What do business analysts use SQL for

What does a data analyst do?

The tasks of data analysts and Data scientists overlap in many parts. Understanding from the outside why one position is advertised for a data scientist and another for a data analyst is not that easy. This is partly due to the fact that the entire professional field around big data is developing rapidly and new job titles are constantly emerging. However, these are not yet uniformly defined. Therefore, it often just comes down to what a particular company prefers. In addition to many similarities, there are also differences in the job profile of these two professional fields:

1. Who is asking the questions?

As a rule, a data scientist formulates the questions for the company that he would like to answer with his database himself. The data analyst, on the other hand, receives the task from other teams (e.g. from sales or marketing) and looks for a solution to their questions.

2. Bachelor or Master?

Data analysts can start their careers with a bachelor's degree. A master's degree is usually expected from a data scientist. Because he has to be fit with the models and theories from mathematics, statistics and information technology.
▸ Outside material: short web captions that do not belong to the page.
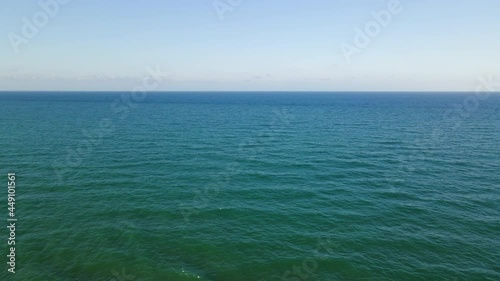 Wallpaper Mural Aerial view of the horizon line of the Mediterranean sea on a clear day with waves coming in. Torontodigital.ca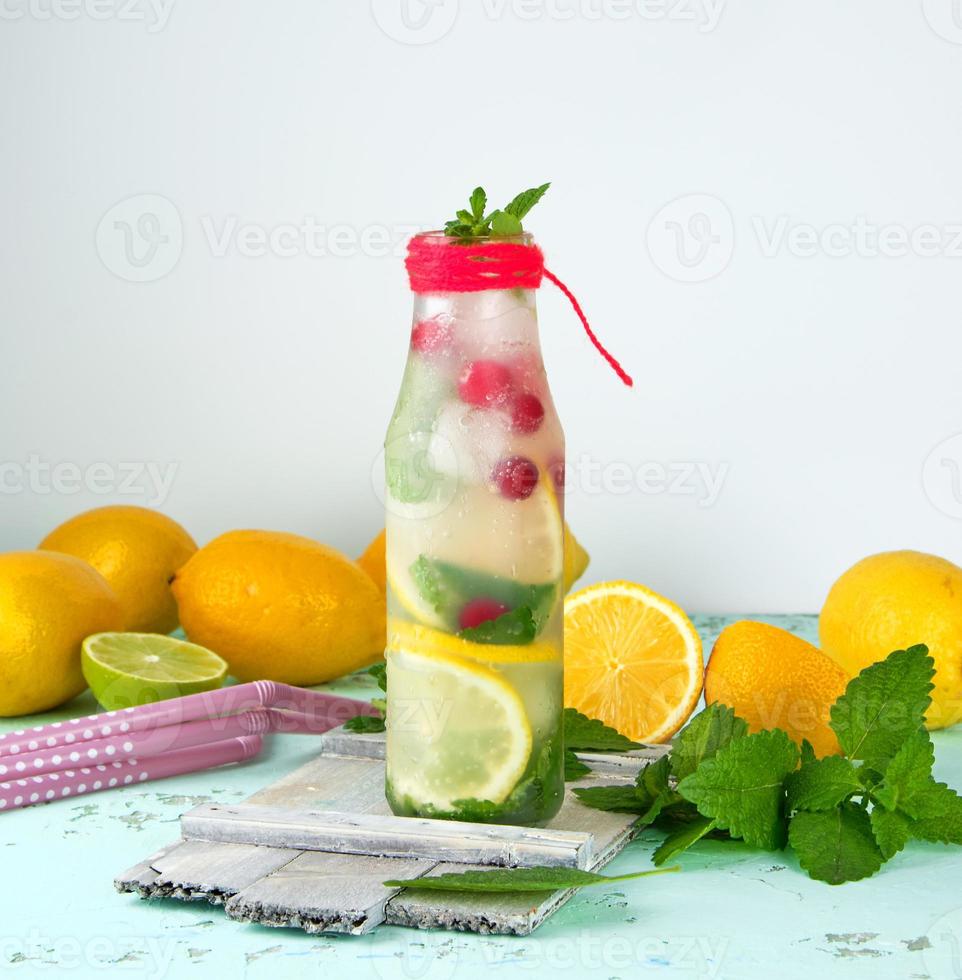 summer refreshing drink lemonade with lemons, cranberry, mint leaves, lime in a glass bottle photo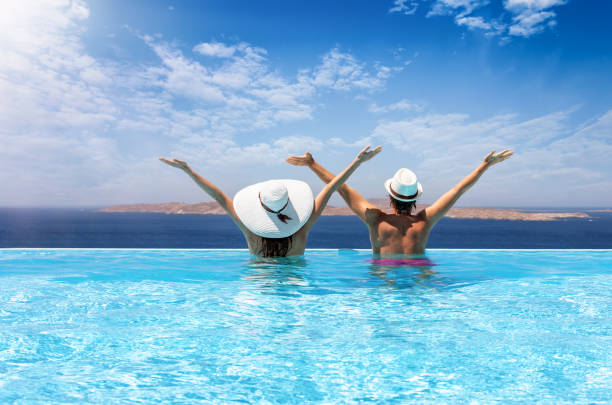 Traveler couple enjoys the view to the Mediterranean sea in a pool Happy traveler couple with sunhats in a infinity swimming pool enjoys the view to the Mediterranean sea horn of africa photos stock pictures, royalty-free photos & images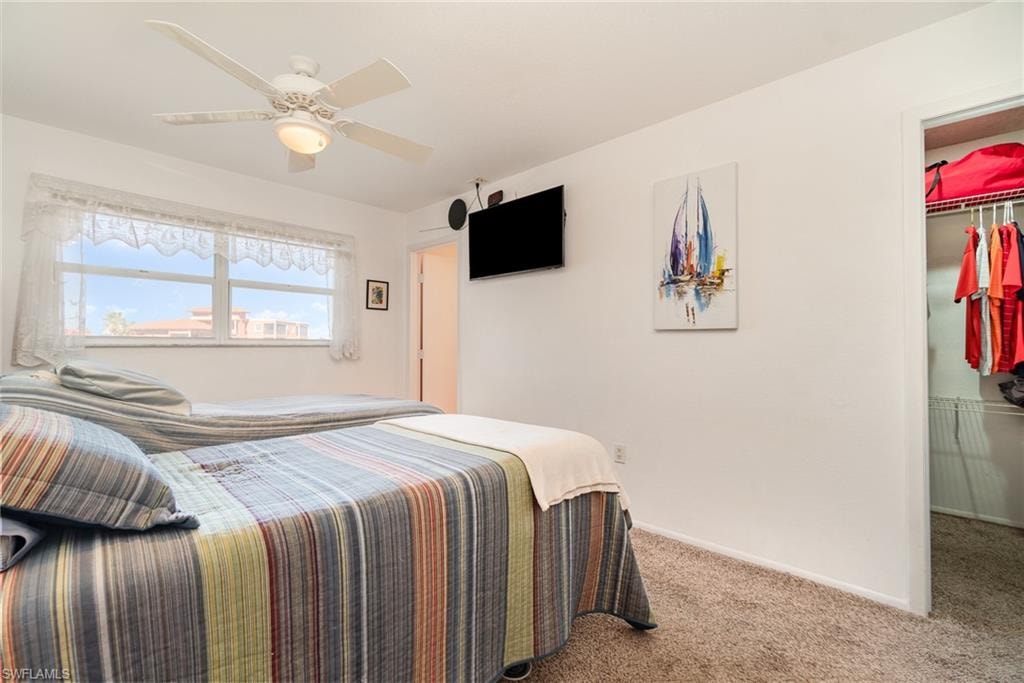 Carpeted interior space featuring white walls and a ceiling fan with integrated lighting
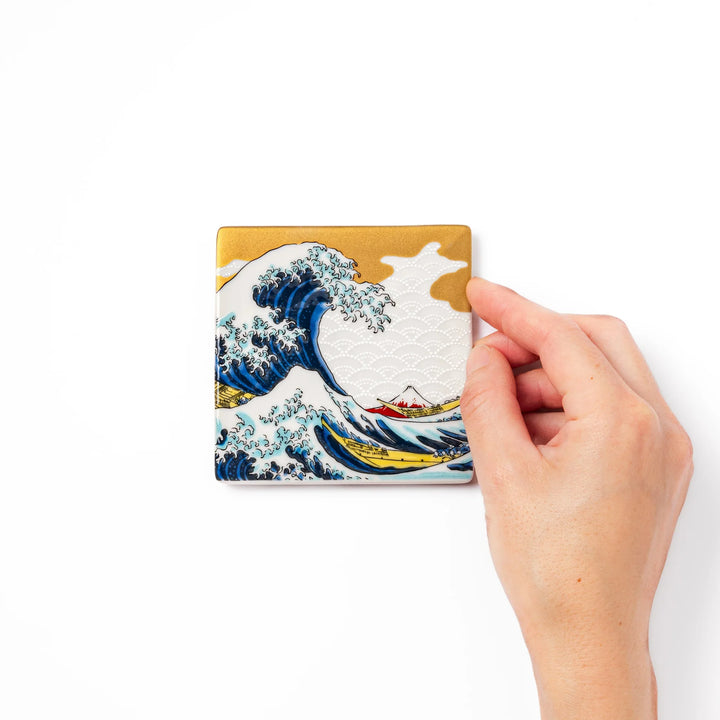 Square Japanese ceramic coaster featuring Hokusai’s Great Wave design with dramatic blue waves, golden sky, and Mt. Fuji, bringing iconic art to dining tables.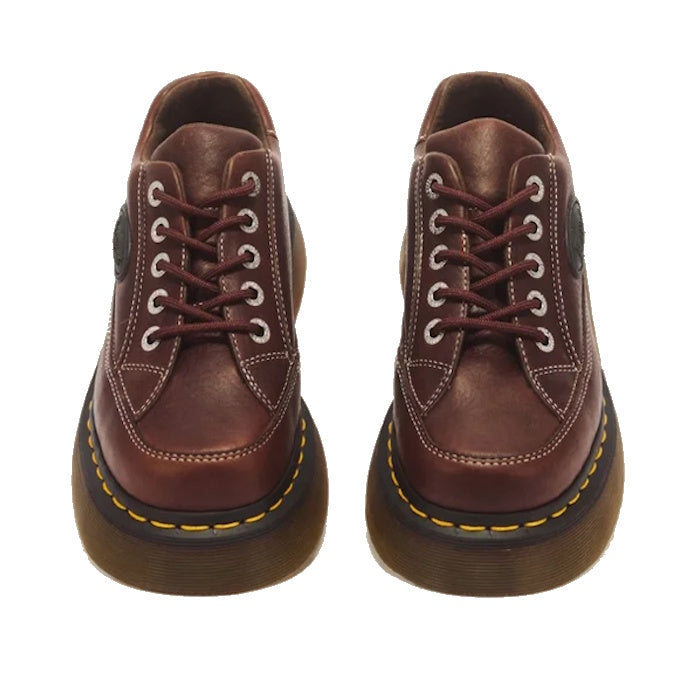 Dr Martens Buzz 5i Dark Brown Grizzly Leather Shoes photographed from above against a white background, featuring brown Grizzly leather, white stitching, chunky barrel-edge Buzz soles with thick brown profiles, and yellow stitching around the edge—a style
3. What role does machine learning play?

The data analyst must be fit in SQL Queries and Oracle databases, business intelligence tools like Power BI and data visualization like Tableau or Shiny. The data scientist also develops his own Machine learningModels.
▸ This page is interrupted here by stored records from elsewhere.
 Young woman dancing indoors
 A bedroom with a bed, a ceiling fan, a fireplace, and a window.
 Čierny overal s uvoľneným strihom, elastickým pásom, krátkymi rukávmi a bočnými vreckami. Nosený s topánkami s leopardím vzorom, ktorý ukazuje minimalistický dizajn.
Machine learning has become a central part of data science and analysis. Algorithms use data sets as a basis for training to learn new things. The quality of the database is central here, because without a solid foundation, you will not get any meaningful results. As a result, data scientists and data analysts increasingly need technologies, methods and skills that are also relevant in machine learning, including software such as Matlab or programming languages ​​such as Python and R.

The following graphic illustrates the similarities and differences between the two professions. Data analysts specialize in reporting, summarizing and interpreting the data. The data scientist takes care of the extrapolation (i.e. the statistical extrapolation of individual characteristics to e.g. the entire population) and also the strategy development (the so-called data prescription).